Source extract |
────────────────

For those of you who want to listen to the song, here is the link . Forget the video and language, may be you will be able to relate to the feel. May be you will not. And, that is precisely my point!
I left behind my mobile phone at home. I realized it on the way to office when I tried to pull it out to check time. I could have gone back, and picked it up as we were only few meters away from the house. But I let it be. It is just a day without phone, what can happen at the max.
But, on second thoughts a lot could happen and the panic set in. What if someone wants to contact me for a legit reason? So, I left my visiting card at my son’s preschool; it had my office phone in case they wanted to reach me. Once at office, I quickly called up my husband and mother, the only two people who may probably worry about me.
But it felt weird, like I had lost a part of my left arm. And, for first few hours my hands kept trying to pull out an imaginary phone; a muscle memory of sorts. A constant reminder that probably I am too attached to my phone than I probably like to admit.

────────────────

Data excerpt |
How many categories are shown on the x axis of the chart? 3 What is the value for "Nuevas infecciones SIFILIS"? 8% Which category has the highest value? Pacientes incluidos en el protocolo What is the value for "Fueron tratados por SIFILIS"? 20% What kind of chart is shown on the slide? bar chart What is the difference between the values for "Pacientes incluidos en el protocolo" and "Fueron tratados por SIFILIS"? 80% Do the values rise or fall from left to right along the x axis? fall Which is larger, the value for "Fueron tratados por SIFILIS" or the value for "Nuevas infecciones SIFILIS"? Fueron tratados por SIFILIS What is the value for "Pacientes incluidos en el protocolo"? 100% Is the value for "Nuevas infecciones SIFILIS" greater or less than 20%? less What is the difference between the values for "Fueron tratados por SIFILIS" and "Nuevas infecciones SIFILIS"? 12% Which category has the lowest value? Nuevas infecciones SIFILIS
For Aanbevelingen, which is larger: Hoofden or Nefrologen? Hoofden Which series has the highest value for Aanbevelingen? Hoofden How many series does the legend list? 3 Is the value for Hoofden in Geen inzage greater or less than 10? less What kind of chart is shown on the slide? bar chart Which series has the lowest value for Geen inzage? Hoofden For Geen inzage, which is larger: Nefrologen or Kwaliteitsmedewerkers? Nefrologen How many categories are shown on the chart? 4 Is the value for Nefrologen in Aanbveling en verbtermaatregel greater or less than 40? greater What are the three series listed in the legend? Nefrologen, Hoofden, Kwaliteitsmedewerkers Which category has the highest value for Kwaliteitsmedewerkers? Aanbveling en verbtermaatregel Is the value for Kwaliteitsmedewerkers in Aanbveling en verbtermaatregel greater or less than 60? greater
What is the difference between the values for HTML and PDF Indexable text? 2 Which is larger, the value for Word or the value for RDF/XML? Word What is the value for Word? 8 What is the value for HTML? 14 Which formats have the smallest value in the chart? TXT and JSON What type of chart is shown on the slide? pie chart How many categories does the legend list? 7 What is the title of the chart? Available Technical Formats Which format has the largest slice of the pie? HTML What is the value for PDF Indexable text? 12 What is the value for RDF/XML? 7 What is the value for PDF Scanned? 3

────────────────

What you need to do |
**A.** Repeat the phone passage word for word between "For those of" and "at the max.", inclusive.
**B.** Answer these about the phone passage:
(i) When did the writer notice the phone was missing?
(ii) What did the writer leave at the son's preschool?
(iii) Which two people did the writer call once at the office?
**C.** Carry the phone passage forward from its last sentence.
The material has nothing to do with the phone passage.

List of answers |
**A.**
For those of you who want to listen to the song, here is the link . Forget the video and language, may be you will be able to relate to the feel. May be you will not. And, that is precisely my point!
I left behind my mobile phone at home. I realized it on the way to office when I tried to pull it out to check time. I could have gone back, and picked it up as we were only few meters away from the house. But I let it be. It is just a day without phone, what can happen at the max.

**B.**
(i) On the way to the office, when trying to pull the phone out to check the time.
(ii) A visiting card with the office phone number.
(iii) The writer's husband and mother.

**C.**
I recalled from a recent talk show I watched: Ed Sheeran does not have a mobile phone. He uses email to communicate, or people can reach him on a fixed line. If he can, I can too. A flip second later, I realise I am no Ed Sheeran. Why did I even think of it in the first place? Too lame an analogy
Probably, because I started to worry that I had not checked out the cart in my online grocery app or when I was trying to transfer fund, I needed my phone for an OTP. And, let us not even get started on how I will be able to book an Uber back home (?). I and husband had a strategy meeting around this one already.
Leaving behind a phone had far more implications than I initially thought. This simply was not working and I decide to rest the case. And mind you all this happened by 11 AM
May be, I was going to be more productive with my work or perhaps spend a little extra time socializing rather interacting with my colleagues/friends at work. Because, that is what spending less time on phone should ideally bring about.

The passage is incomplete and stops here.